## Exercise data
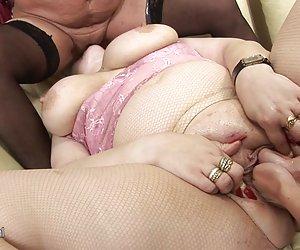 Precioso striptease de una azafata.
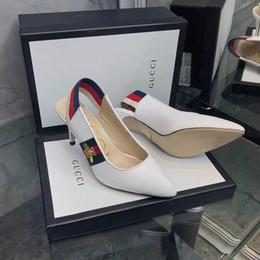 276813a5a Новый итальянский бренд Бизнес летние женские сандалии остроконечные  кожаные модные женские повседневная обувь бесплатная доставка 35-40 размер  на высоких ...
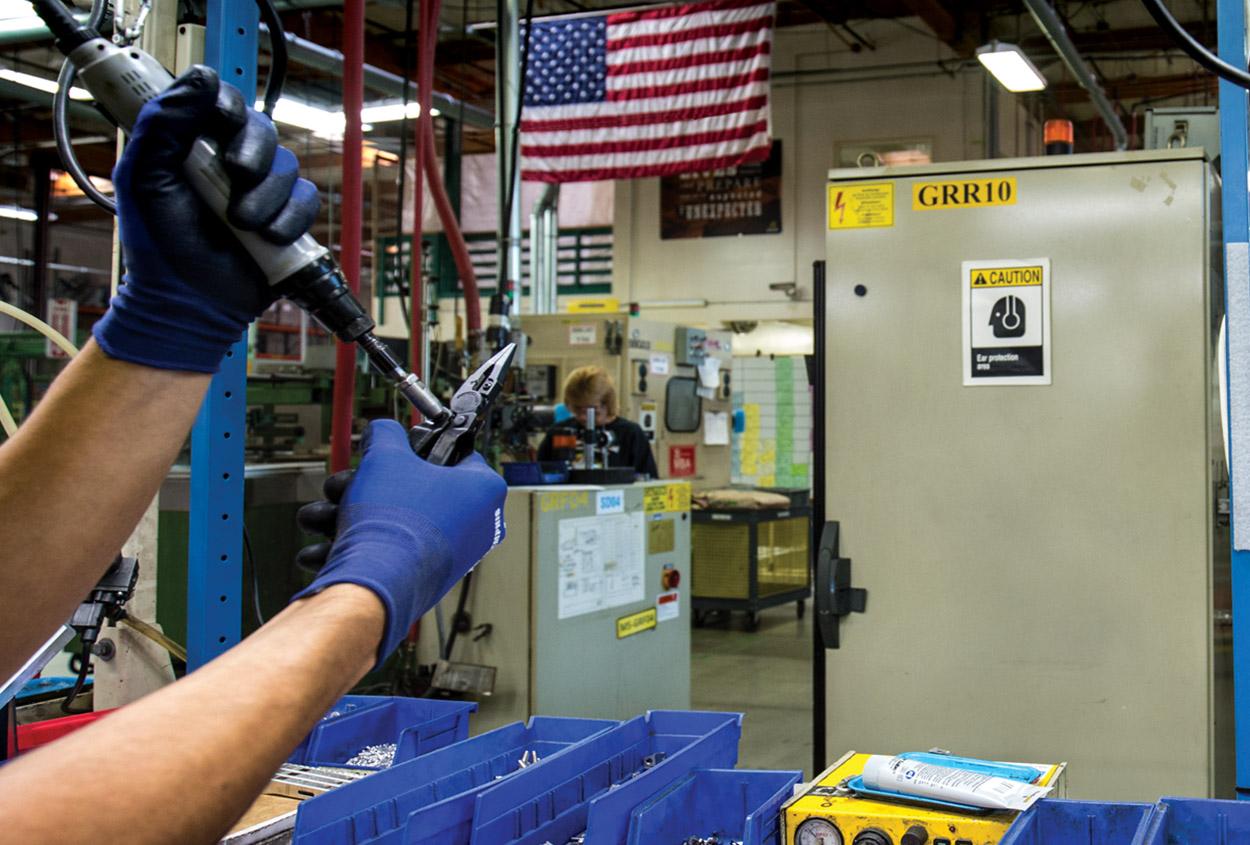 Ferramentas Leatherman sendo produzidas em Portland, Oregon, Estados Unidos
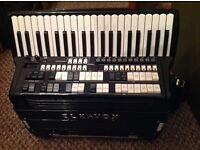 Elkavox 83 piano accordion with midi. Nice scottish musette
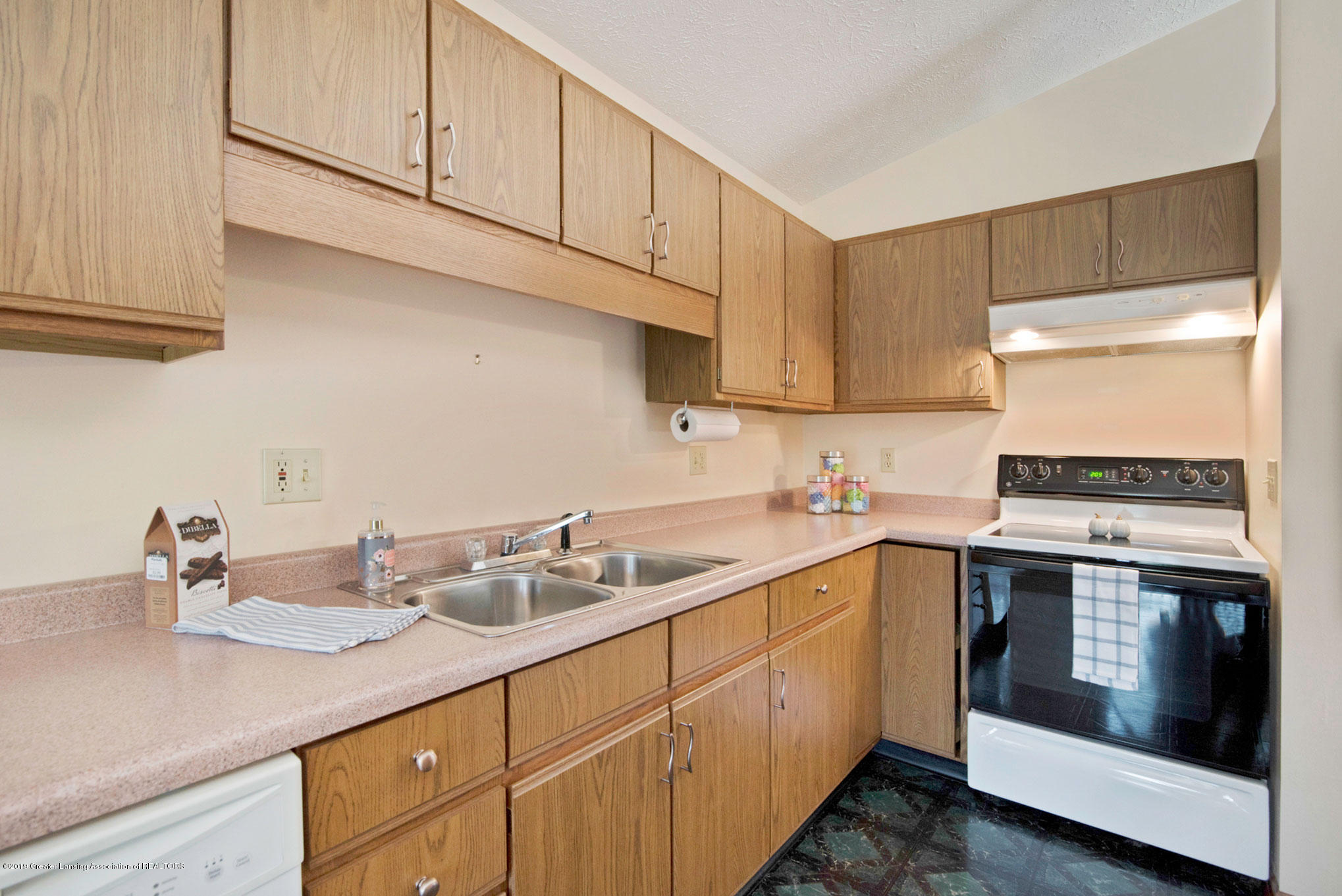 2800 Trudy Ln Unit 21 - Kitchen - 5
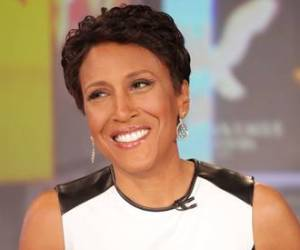 Robin Roberts Named Glamour Woman of the Year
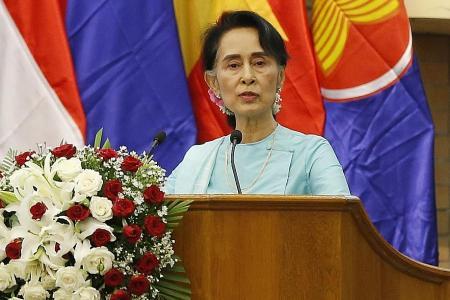Suu Kyi faces free press dilemma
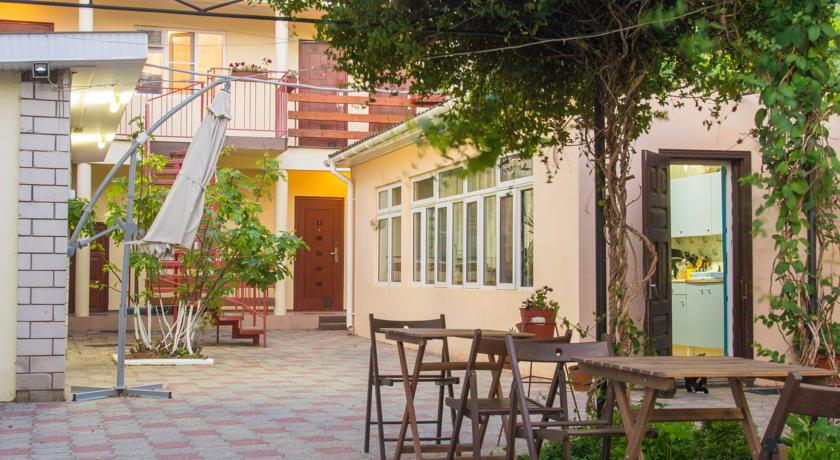 Гостевой дом Арина - для тех, кто ищет где подешевле остановиться в Витязево с ребенком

## What you need to do
In the answer, the data should reappear exactly, with no pictures.

## Reply
 Precioso striptease de una azafata.
 276813a5a Новый итальянский бренд Бизнес летние женские сандалии остроконечные  кожаные модные женские повседневная обувь бесплатная доставка 35-40 размер  на высоких ...
 Ferramentas Leatherman sendo produzidas em Portland, Oregon, Estados Unidos
 Elkavox 83 piano accordion with midi. Nice scottish musette
 2800 Trudy Ln Unit 21 - Kitchen - 5
 Robin Roberts Named Glamour Woman of the Year
Suu Kyi faces free press dilemma
 Гостевой дом Арина - для тех, кто ищет где подешевле остановиться в Витязево с ребенком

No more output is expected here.